El Gobierno se limita a garantizar el derecho de manifestación
Frente a la cuestión de la ocupación física de la plaza, la Delegación del Gobierno insiste en diferenciar entre el derecho fundamental de reunión y la instalación de estructuras en la vía pública. En este sentido, recalca que su función es garantizar que los docentes puedan ejercer su derecho de manifestación en condiciones de seguridad, así como proteger a las personas que transitan por la zona durante los días de movilización.
La administración estatal asegura que seguirá trabajando para compatibilizar la protesta con la actividad habitual de la ciudad y con los actos del Corpus, una celebración que este fin de semana convertirá nuevamente la Plaza de la Virgen en el epicentro de la actividad religiosa y cultural de Valencia.

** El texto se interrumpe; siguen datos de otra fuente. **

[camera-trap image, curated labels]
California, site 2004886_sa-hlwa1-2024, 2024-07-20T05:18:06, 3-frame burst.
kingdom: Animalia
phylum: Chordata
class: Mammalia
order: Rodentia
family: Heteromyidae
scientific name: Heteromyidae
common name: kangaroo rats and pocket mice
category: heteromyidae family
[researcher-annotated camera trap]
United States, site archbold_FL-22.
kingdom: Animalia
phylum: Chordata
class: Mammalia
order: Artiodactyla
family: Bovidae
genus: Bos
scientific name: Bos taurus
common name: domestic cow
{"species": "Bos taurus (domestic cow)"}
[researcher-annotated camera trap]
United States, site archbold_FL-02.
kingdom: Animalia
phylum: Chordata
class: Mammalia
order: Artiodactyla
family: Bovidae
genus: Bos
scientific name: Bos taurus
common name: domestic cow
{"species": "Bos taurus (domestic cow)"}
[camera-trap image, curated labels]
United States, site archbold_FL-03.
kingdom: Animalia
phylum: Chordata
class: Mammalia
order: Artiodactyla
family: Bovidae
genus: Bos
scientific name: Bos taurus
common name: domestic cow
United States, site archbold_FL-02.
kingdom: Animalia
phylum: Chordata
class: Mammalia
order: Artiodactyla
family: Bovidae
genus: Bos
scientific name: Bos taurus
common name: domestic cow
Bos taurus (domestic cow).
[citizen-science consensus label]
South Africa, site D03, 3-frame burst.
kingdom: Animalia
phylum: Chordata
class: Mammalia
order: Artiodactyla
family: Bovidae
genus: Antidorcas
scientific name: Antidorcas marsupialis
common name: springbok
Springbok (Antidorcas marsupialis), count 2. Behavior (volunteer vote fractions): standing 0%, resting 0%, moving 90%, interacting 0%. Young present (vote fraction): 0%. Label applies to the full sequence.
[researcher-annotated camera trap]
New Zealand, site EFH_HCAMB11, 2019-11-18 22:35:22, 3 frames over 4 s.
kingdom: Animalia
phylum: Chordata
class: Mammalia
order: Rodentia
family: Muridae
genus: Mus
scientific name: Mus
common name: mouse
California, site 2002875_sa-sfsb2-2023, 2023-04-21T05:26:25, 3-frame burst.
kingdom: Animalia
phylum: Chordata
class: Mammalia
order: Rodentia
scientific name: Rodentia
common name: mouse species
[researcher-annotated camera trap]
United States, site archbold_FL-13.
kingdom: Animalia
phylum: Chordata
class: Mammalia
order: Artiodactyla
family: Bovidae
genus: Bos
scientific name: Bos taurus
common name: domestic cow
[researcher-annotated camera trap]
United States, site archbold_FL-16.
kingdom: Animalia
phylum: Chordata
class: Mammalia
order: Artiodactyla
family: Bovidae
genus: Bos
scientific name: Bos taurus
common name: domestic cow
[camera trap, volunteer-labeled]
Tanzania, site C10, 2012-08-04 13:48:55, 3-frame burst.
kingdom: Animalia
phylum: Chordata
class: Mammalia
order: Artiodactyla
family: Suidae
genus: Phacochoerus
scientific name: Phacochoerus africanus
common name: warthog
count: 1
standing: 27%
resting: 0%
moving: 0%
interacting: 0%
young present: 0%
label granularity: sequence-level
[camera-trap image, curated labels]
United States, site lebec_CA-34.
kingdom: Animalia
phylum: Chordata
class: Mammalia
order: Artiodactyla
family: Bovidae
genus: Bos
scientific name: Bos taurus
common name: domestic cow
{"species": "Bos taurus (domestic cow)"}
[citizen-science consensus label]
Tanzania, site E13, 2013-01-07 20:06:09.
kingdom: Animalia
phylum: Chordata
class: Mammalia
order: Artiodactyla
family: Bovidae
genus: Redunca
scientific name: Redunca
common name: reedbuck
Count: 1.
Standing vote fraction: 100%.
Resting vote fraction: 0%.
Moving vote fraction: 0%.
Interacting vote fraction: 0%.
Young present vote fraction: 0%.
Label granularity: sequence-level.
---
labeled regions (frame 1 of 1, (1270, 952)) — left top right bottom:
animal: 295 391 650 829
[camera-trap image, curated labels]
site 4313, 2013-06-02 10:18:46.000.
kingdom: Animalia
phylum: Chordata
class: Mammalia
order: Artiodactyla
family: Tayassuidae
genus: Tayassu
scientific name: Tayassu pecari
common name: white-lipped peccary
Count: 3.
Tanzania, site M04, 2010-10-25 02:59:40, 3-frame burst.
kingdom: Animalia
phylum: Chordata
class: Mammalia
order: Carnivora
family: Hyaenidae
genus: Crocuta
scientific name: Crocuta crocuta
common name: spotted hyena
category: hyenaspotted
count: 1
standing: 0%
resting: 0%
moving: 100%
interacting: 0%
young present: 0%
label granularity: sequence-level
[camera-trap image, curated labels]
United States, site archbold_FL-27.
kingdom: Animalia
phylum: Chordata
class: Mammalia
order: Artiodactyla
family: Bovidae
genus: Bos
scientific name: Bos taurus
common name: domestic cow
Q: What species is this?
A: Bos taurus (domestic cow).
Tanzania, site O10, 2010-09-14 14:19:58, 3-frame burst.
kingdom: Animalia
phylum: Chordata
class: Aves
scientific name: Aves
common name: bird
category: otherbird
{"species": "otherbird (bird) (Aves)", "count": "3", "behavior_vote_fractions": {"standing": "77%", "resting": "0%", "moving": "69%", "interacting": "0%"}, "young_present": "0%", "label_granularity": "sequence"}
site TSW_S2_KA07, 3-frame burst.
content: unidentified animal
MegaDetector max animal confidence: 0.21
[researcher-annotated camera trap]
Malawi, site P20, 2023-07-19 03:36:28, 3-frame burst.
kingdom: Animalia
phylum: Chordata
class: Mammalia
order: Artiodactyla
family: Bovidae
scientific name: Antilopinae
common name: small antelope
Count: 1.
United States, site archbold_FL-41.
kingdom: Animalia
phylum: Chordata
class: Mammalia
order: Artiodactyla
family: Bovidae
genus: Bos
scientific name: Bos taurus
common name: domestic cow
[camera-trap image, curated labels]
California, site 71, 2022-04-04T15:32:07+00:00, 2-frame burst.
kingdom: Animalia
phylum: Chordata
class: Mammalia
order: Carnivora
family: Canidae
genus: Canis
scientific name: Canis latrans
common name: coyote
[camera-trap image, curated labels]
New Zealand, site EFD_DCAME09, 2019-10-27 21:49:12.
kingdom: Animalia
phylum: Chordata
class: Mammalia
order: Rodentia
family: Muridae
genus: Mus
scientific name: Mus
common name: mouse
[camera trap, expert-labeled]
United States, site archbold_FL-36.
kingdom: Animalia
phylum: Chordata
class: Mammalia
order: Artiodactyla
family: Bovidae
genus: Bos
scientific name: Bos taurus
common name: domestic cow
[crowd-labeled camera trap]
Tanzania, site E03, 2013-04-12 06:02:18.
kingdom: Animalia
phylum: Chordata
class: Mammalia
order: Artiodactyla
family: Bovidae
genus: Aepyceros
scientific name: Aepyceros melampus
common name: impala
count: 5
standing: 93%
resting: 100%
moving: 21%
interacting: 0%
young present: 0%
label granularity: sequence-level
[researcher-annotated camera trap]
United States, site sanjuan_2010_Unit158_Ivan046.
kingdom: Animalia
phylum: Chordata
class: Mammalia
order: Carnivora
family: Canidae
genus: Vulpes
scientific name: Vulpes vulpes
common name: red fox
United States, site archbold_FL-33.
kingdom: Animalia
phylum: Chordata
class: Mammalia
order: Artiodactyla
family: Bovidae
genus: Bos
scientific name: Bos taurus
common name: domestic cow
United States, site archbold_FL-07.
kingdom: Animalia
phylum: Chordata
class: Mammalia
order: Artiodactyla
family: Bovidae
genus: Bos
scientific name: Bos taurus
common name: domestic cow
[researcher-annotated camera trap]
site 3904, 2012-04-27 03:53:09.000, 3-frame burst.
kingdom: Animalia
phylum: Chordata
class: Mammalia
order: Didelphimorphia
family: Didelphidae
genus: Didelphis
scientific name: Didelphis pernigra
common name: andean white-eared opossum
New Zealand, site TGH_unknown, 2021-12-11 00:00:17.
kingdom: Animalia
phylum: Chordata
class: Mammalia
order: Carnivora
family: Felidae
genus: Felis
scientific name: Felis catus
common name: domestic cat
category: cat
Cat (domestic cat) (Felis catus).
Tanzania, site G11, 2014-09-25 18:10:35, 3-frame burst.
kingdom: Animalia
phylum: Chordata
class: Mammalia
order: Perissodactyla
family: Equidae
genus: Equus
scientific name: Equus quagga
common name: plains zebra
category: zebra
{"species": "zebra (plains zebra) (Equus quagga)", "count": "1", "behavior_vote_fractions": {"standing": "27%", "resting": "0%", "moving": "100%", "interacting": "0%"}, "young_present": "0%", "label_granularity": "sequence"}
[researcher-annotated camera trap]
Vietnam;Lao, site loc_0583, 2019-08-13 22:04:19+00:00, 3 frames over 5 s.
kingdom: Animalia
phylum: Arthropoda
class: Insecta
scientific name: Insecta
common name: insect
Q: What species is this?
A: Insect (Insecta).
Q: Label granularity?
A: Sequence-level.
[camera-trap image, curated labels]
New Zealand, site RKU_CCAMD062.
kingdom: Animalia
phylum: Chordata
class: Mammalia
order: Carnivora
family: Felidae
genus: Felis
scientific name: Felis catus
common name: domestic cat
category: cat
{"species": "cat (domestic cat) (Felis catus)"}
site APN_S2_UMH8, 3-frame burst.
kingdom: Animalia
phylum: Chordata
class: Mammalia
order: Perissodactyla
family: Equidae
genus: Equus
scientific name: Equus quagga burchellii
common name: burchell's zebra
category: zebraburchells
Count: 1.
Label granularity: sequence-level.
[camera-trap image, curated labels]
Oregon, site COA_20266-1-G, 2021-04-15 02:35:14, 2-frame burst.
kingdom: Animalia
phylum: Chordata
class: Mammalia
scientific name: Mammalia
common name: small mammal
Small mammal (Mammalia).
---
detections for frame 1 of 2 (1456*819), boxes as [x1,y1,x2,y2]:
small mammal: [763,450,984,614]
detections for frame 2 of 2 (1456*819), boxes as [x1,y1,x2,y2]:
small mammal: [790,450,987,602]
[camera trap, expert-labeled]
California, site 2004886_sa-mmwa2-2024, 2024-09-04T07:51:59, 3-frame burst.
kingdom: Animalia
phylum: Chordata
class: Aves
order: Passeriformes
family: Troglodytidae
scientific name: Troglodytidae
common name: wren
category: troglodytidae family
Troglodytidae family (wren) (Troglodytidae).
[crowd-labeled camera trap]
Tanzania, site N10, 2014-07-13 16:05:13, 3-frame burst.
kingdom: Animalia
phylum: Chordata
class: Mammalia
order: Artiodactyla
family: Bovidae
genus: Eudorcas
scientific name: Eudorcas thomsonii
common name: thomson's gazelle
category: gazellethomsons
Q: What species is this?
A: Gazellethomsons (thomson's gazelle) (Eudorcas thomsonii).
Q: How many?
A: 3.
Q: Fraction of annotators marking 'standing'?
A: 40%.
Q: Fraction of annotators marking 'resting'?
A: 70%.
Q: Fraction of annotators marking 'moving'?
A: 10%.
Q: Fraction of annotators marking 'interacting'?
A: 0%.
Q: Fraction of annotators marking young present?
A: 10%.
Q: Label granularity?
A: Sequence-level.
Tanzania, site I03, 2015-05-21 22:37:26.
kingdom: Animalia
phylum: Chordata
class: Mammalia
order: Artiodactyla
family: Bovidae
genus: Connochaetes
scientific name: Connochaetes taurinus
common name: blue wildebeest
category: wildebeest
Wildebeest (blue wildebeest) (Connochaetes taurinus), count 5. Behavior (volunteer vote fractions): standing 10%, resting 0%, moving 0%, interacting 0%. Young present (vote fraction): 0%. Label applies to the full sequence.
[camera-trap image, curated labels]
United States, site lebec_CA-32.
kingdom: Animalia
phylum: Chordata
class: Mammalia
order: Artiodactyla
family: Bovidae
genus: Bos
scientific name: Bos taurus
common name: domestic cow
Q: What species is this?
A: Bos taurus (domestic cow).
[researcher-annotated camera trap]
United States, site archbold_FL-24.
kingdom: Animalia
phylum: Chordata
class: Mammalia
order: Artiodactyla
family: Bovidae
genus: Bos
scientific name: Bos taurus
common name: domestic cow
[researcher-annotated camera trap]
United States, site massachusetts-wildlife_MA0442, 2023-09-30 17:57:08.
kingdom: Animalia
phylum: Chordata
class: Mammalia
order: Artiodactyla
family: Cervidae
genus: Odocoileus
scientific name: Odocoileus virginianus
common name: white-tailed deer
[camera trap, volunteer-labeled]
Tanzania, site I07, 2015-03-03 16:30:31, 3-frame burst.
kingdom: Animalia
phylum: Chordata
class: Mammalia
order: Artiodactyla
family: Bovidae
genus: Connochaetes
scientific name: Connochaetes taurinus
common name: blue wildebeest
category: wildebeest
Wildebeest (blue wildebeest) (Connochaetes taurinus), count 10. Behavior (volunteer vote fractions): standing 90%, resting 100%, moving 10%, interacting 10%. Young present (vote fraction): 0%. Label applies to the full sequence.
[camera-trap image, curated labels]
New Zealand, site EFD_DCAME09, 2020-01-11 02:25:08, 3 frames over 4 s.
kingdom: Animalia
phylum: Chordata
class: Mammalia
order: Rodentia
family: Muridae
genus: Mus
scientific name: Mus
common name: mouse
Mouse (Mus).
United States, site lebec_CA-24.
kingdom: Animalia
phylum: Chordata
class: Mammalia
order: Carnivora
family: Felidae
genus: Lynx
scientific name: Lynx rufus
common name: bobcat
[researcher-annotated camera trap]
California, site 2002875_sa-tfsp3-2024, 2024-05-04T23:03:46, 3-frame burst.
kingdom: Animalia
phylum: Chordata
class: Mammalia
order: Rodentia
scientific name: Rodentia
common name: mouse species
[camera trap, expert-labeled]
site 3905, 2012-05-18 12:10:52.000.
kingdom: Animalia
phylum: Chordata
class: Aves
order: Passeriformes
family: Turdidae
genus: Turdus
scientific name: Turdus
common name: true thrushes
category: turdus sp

La controversia llega en un momento especialmente delicado para el conflicto educativo valenciano. La huelga indefinida de docentes entra en una nueva fase de presión tras varias semanas de movilizaciones, negociaciones sin acuerdo definitivo y un creciente desgaste entre sindicatos, administración y comunidad educativa.
La acampada de la Plaza de la Virgen se ha convertido en el símbolo más visible de esta nueva etapa de la protesta. Sin embargo, la proximidad de los actos del Corpus ha añadido un elemento inesperado al conflicto: determinar quién debe actuar si las tiendas de campaña interfieren en una de las celebraciones más importantes del calendario festivo valenciano.